How can preregistration become the norm?

Culture today gives the means (biases and misuse), motive (to be punished), and opportunity (no prior commitments to predictions) for dysfunctional research practices. This is ow shifting to provide means, motive, and opportunity for robust practices through preregistration.

How can means be advanced for preregistration?

  • A barrier to preregistration is insufficient/ineffective training of good statistical/methodological practices – online education modules available to facilitate learning.
  • Research domains that require submission for ethics review for research on humans and animals should specify some of the methodology before doing the research.
  • Thesis proposals for students often require comprehensive design and analysis plans that can easily become preregistrations.

How could motive be advanced for preregistration?

  • Today there relatively weak incentives for research rigor and reproducibility, this is changing.
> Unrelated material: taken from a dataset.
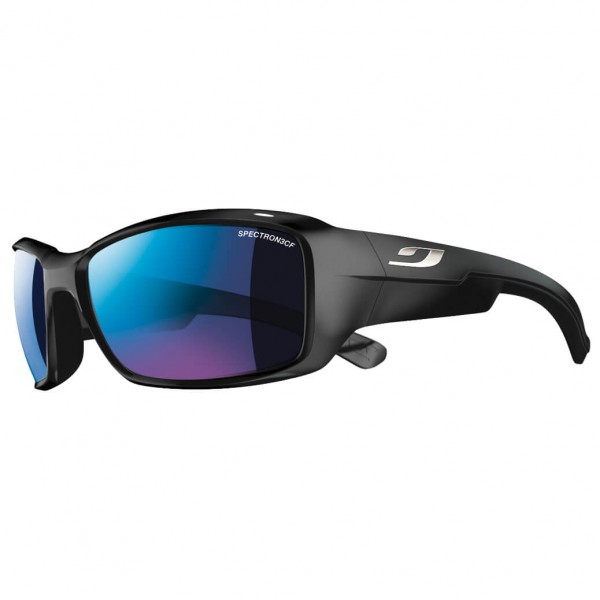 Whoops Spectron S3CF - Cycling glasses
Preregistration is required by US law for clinical trials and is necessary for publication.
  • Journal funders are beginning to adopt expectations for preregistration, researchers’ behaviour is expected to follow.
  • Some journals have come up with badges for preregistration as incentives to give credit for having preregistered with explicit designation on a published article.
  • Incentives for preregistration in publishing. The preregistration challenge offers $1,000 awards to researchers that publish results of a preregistered study.
  • Submitting their research question and methodology to journals for peer assessment before observing the outcomes.

How could opportunity be advanced for preregistration?

  • Existing domain specific and general registries make it possible for researchers in any discipline to preregister their research.

Conclusion

Sometimes researchers use existing observations to generate ideas about how the world works – postdiction. Other times they have an idea about how the world works and make new observations to test if the idea is a reasonable explanation – prediction. To make confidence inferences, it’s important to know the difference and preregistration solves this challenge by making researchers state how they’ll analyze data before they observe it, allowing them to confront a prediction with the chance of being wrong.